Sean reached to lay his hand over hers on the table. "I don't expect the Billingsgates' guests will be at the reading, Deirdre. It will likely be just you and Hamilton and that lawyer named Lawless."
"I'm not sure that lawyer ever got a good look at me. We were never formally introduced."
"You've nothing to worry yourself about, then." He patted her hand. "Even should Lawless recall seeing you at Lincolnshire House, you are Hamilton's wife. Lincolnshire's niece by marriage. It's not unbelievable you'd be at the man's deathbed."
"That's right." He saw her relax a little. "I wish you could come with me, though."
"I wish I could, too," he said dryly. "I also wasn't formally introduced, but I've no doubt Lawless saw me. And should he not remember me, I'm certain Hamilton would be happy to remind him. And in any case, I cannot go with you because I'll be busy Monday at that time."
Feeling yet more incapable of breathing than earlier, he heaved a sigh. The atmosphere seemed to be getting even thicker.
"The way my luck has been going lately," he ground out, "I'll probably be busy getting arrested."
WHEN RACHAEL and her siblings returned home from the reception at Lincolnshire House, their butler handed a folded paper to her brother. "A letter, my lord."
With its large red seal, it looked important. "What does it say?" Rachael asked as the butler closed the door.
Pausing in the foyer, Noah raised the letter to his forehead. "Hmm.

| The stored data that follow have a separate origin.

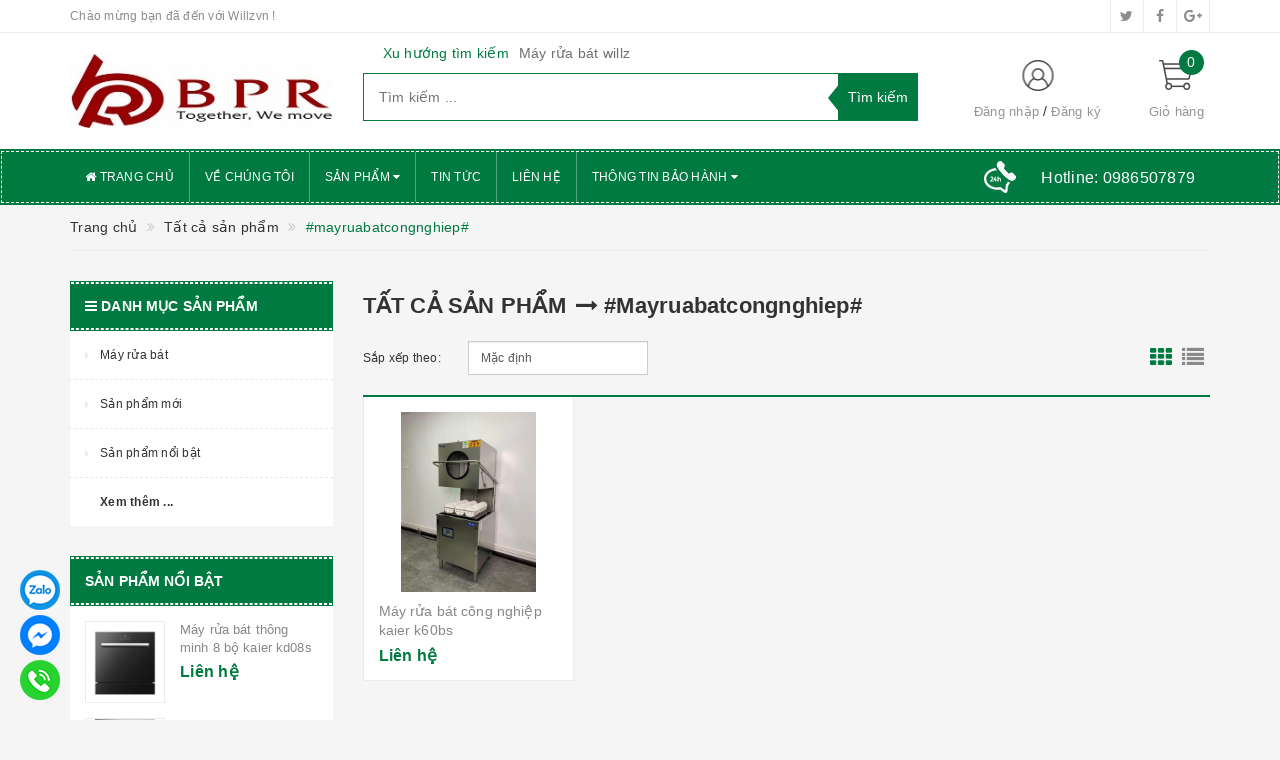

--- FILE ---
content_type: text/css
request_url: https://bizweb.dktcdn.net/100/418/248/themes/807915/assets/update.scss.css?1649904633953
body_size: 52
content:
footer .footer-info-widget p.hotline a{color:#fbbf22}.product-box .sale-flash{background-color:#007a41}.product-box .sale-flash:before{border-top:10px solid #fbbf22}.blog-item .date{background:#fbbf22}.off-canvas-menu .action .btn-primary.btn-50:last-child{background:#2bf525}.off-canvas-menu .action .btn-primary.btn-50:last-child:hover{background:#43f63d}.details-product form button.btn-primary2{background:#2bf525}.details-product form button.btn-primary2:hover{background:#43f63d}.view-desktop a.btn.btn-primary.btn-full{background:#ef7d00}.view-desktop a.btn.btn-primary.btn-full:hover{background:#ff8a0a}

I'm getting a vision. I think it says—"
"Noah." She whacked him with her reticule, feeling giddy. She was in love, and she was going to get married. Griffin was going to be kissing her inside of a week. Maybe tomorrow night. "Open it, you fool."
"If you insist." He broke the seal and scanned down the page. "It's from a solicitor in Cheapside, Mr. Lawrence Lawless. He wants us to attend the reading of Lord Lincolnshire's will Monday at noon."
"Us?" Elizabeth slid off her pelisse. "What do you mean by us?"
"All of us." Shrugging, Noah looked up. "It's addressed to all four of us."